“哦,讓他自己糾結去吧。”陳豐無所謂的晃了晃腦袋,手上隨手從垂下來的柳樹上扯下來一根枝條,在地上晃悠的了半天的小野貓的麵前轉悠了不停,那小野貓就跟著陳豐的紙條轉悠著身子,跑了好一會兒,胡樂天才從陳豐的腿上跳了下去,將地上的小奶貓抱了起來,然後一並坐在陳豐的腿上,“方知哥哥,你不能欺負小貓。”

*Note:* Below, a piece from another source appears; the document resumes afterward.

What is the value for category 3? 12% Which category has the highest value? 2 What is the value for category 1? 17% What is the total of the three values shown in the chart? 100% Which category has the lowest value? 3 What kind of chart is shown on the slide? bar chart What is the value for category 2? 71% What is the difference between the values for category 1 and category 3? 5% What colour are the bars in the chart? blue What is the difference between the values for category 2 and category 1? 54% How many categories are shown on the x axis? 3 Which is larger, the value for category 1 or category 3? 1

    “……嗯。”被小朋友義正言辭的教訓了之後,陳豐也確切的點了點頭,表示自己知道錯了。


    “小貓可可憐了。”胡樂天揉了揉小奶貓的腦袋,小胖手撓了撓小奶貓的耳朵。


    “怎麽可憐?”


    “他可小的時候,就沒有了阿娘。”胡樂天一張稚嫩的小臉,說的一本正經,“沒有兄弟姐妹,就隻能跟著我相依為命了。”


    喲!陳豐有點好奇,相依為命這個詞,是誰教給他的?這可不是一個小娃娃能說出來的話。


    “那這小貓的爹爹呢?”


    “就是我呀!”胡樂天一本正經的拍著胸脯說道。


    “嗯哼?”陳豐詫異,轉頭看向在說下坐著嗑瓜子的村長胡興運,小貓的爹爹是個人?還是這麽一個小娃娃?他們家裏是怎麽教孩子的?

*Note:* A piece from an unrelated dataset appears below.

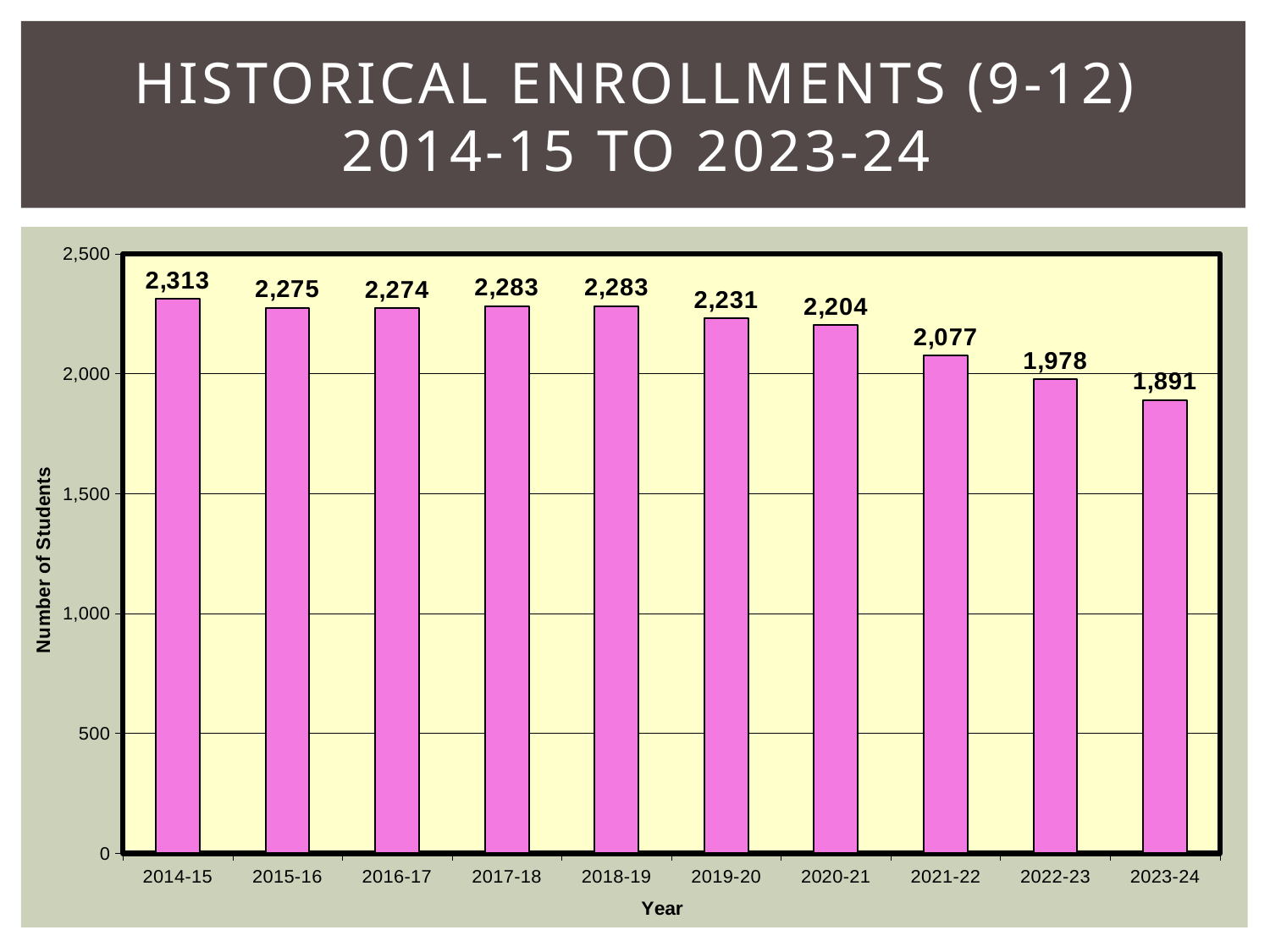
Which year has the larger enrollment, 2019-20 or 2022-23? 2019-20 Which year has the lowest enrollment? 2023-24 What is the number of students for 2014-15? 2,313 Do enrollments generally rise or fall from 2014-15 to 2023-24? fall What is the number of students for 2023-24? 1,891 What kind of chart is shown on the slide? bar chart How many years are shown on the chart? 10 What is the number of students for 2021-22? 2,077 Which year has the highest enrollment? 2014-15 Is the value for 2022-23 greater or less than 2,000? less What is the difference in enrollment between 2014-15 and 2023-24? 422 What is the difference in enrollment between 2020-21 and 2021-22? 127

    “阿娘說了,親了隔壁的小花妹妹,小花妹妹就會生小孩子。”這算是童言無忌吧,“那天我家大貓跳起來,親了我一下,後來就生小貓了。”


    所以,這小貓,就是他的孩子了?


    陳豐有點哭笑不得,但是瞧著村長也一臉無奈的模樣,又看了看坐在自己懷裏滿臉護犢子的抱著小奶貓的胡樂天,想說的話,終究還是咽了迴去,他確實想要告訴胡樂天,人和貓是沒有辦法生出孩子來的,不管是人還是貓,都不可能生得出來。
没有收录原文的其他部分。